Simple but effective concept, but I'm biased...

I'm actually planning to do the same thing at a slightly larger scale with a little two host virtualization cluster at home. One low power host for most of the time when I just need a few VMs with little load, and a second more powerful host to do the heavy lifting when needed. Seems like it should work in theory.

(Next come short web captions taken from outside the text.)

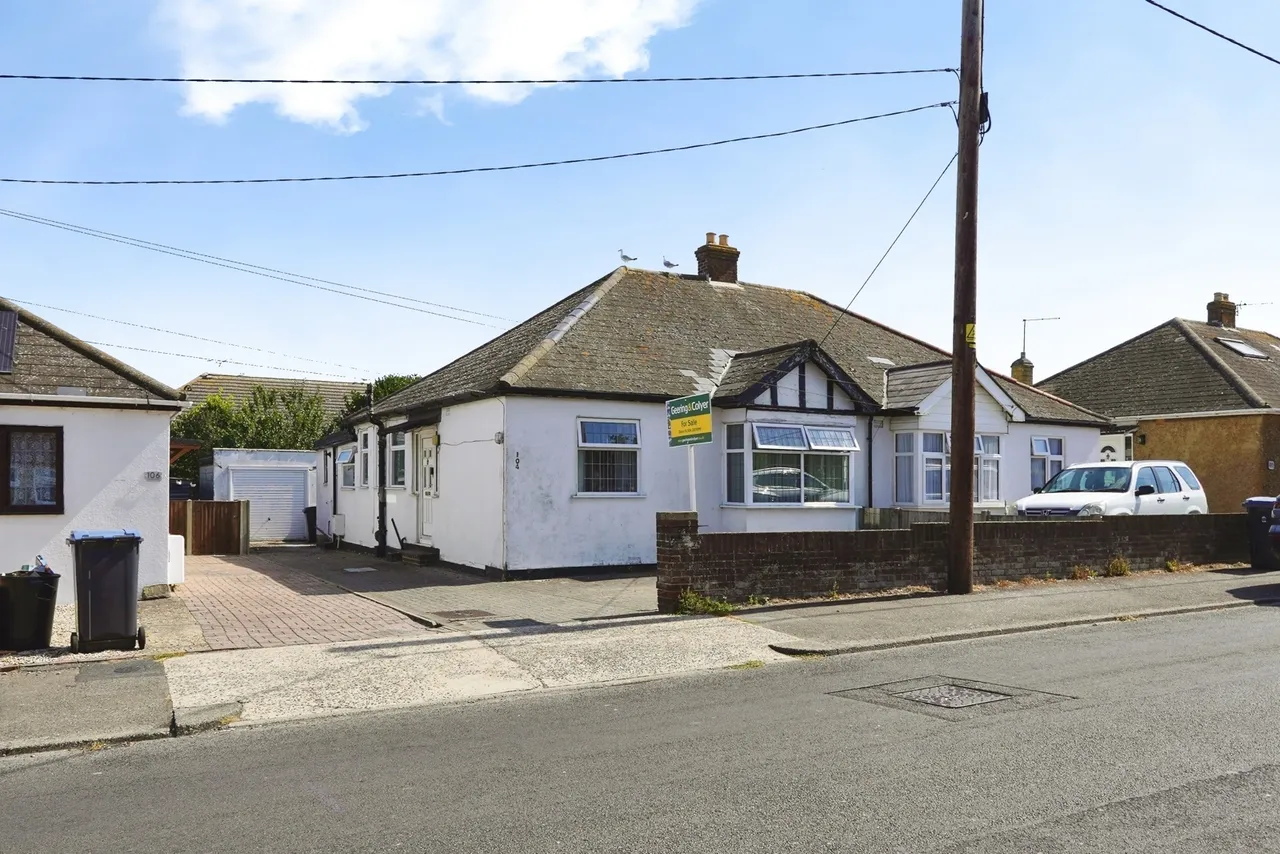 2 bed house for sale — St Richards Road, DEAL, Kent, CT14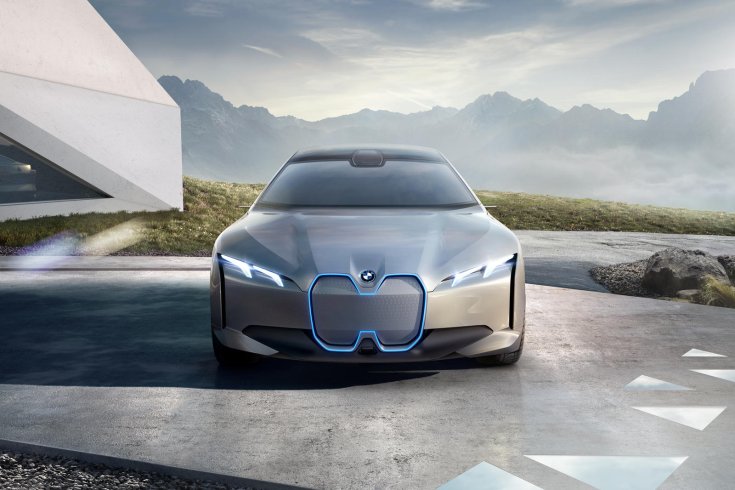 BMW i7 koncepcióautó elölről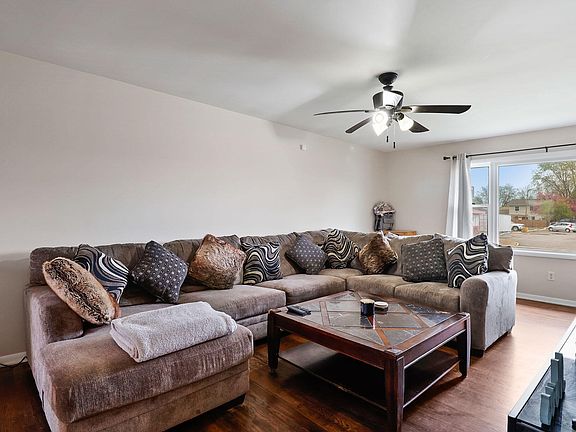 4th image of 6818 Grand Ave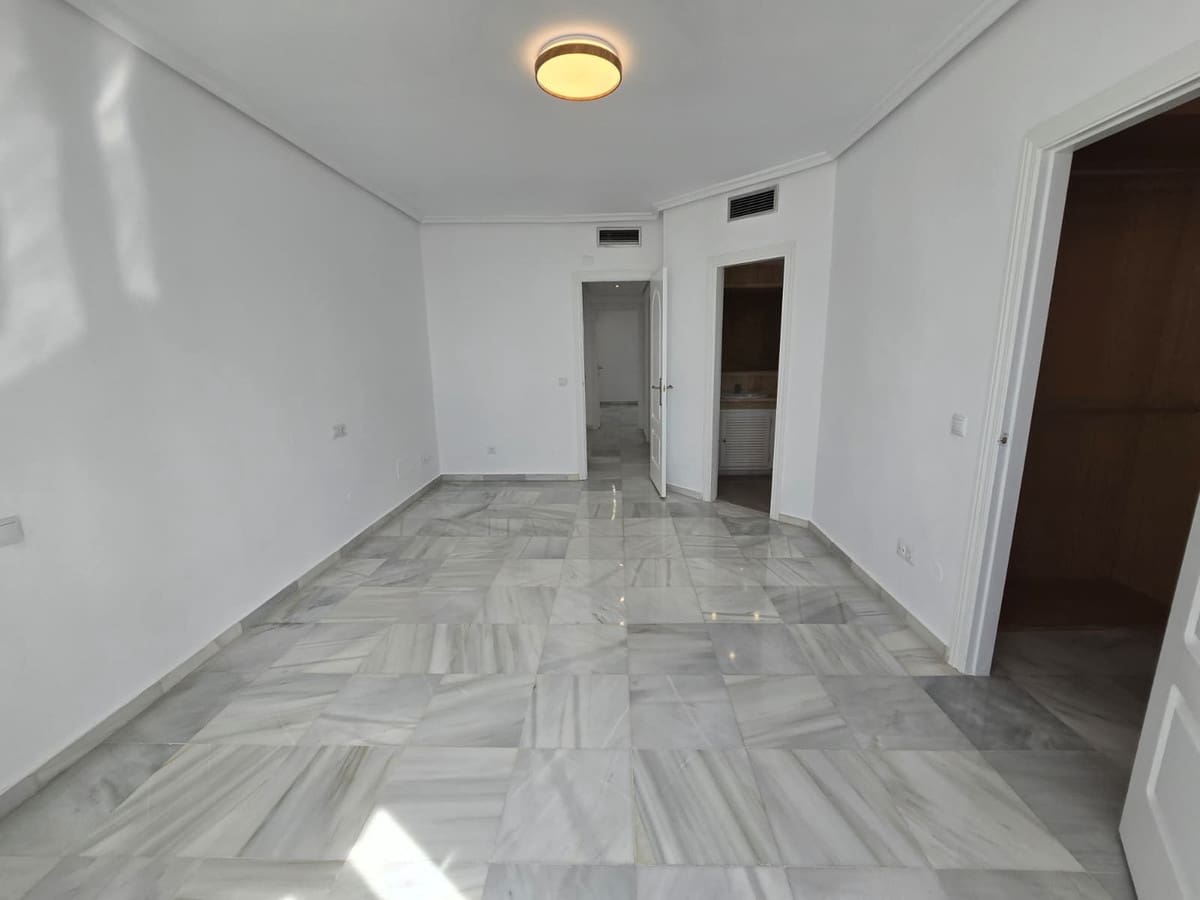 3 bedroom Townhouse for sale in Marbella with pool garage - € 1,650,000 (Ref: 10143094)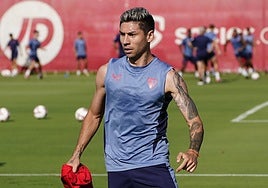 Gonzalo Montiel se queda en el Sevilla FC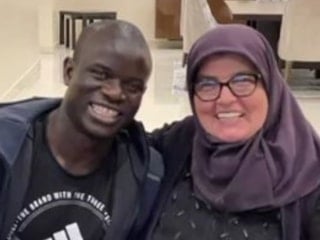 Fenerbahçe'nin yeni transferi N'Golo Kante ile samimiyeti gündem olan Hatun teyze konuştu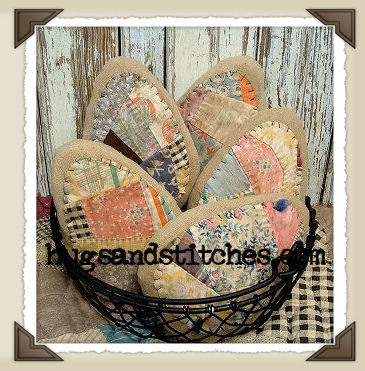 1021  - Grungy Muslin & Quilt Egg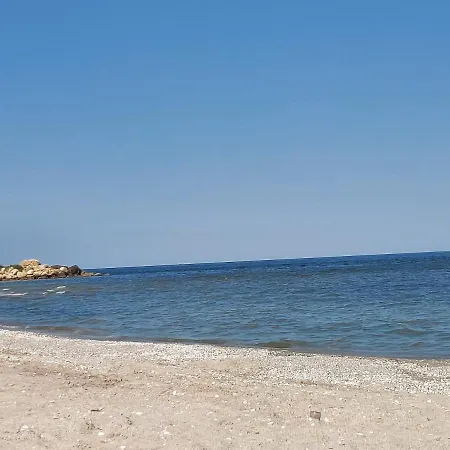 ゲストハウス La Olteanu バドゥ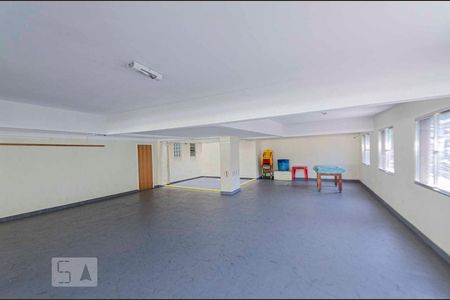 Apartamento à venda com 85m², 2 quartos e 1 vagaÁrea Comum - Playground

with apologies to the Pythons

[Anomalyst]

are you making fun of my product LITTLE.biggusdickus?

Slashdot, I am disappoint

[rwa2]

Came here for a companion cube analogy, leaving disappointed :(

ARM

[RatanGharami]

Big/little is a lazy way out of the power problem... Because instead of investing in design and development and in fine grained power control in your processor, you make the design decision of, "Heck with this -- silicon is cheap!" and throw away a good chunk of silicon when the processor goes into a different power mode... You have no graceful scaling -- just a brute force throttle and a clunky interface for the Kernel. So, not all ARM licensees have been convinced or seen the need to go to a big/little architecture because big/little has that big disadvantages of added complexity and wasted realestate (and cost) on the die. Unlike nVidea (Tegra) and Samsung (Exynos), Qualcomm has been able to thus far keep power under control in their Snapdragon designs without having to resort to a big/little and has thus been able to excel on the phone. So far, the Qualcomm strategy seems to be a winning one for phones in terms of both overall power savings and performance per miliwatt -- where on phones every extra hour of battery life is a cherished commodity. Such may not be true for tablets that can stand to have larger batteries and where performance at "some reasonable expectation" of battery life may be the more important. http://equipmentbds.blogspot.com/">please visit it

Re:ARM

[...] instead of investing in design and development and in fine grained power control in your processor, you make the design decision of, "Heck with this -- silicon is cheap!" and throw away a good chunk of silicon when the processor goes into a different power mode... You have no graceful scaling -- just a brute force throttle and a clunky interface for the Kernel.

Both A7 and A15 have fine-grained power control and are lower power processors in their own right.

just like air conditioning

[ecloud]

The same strategy enabled high-EER air conditioning: use a small compressor which runs most of the time plus a larger one to handle peak cooling loads, rather than an even bigger compressor which cycles on and off frequently.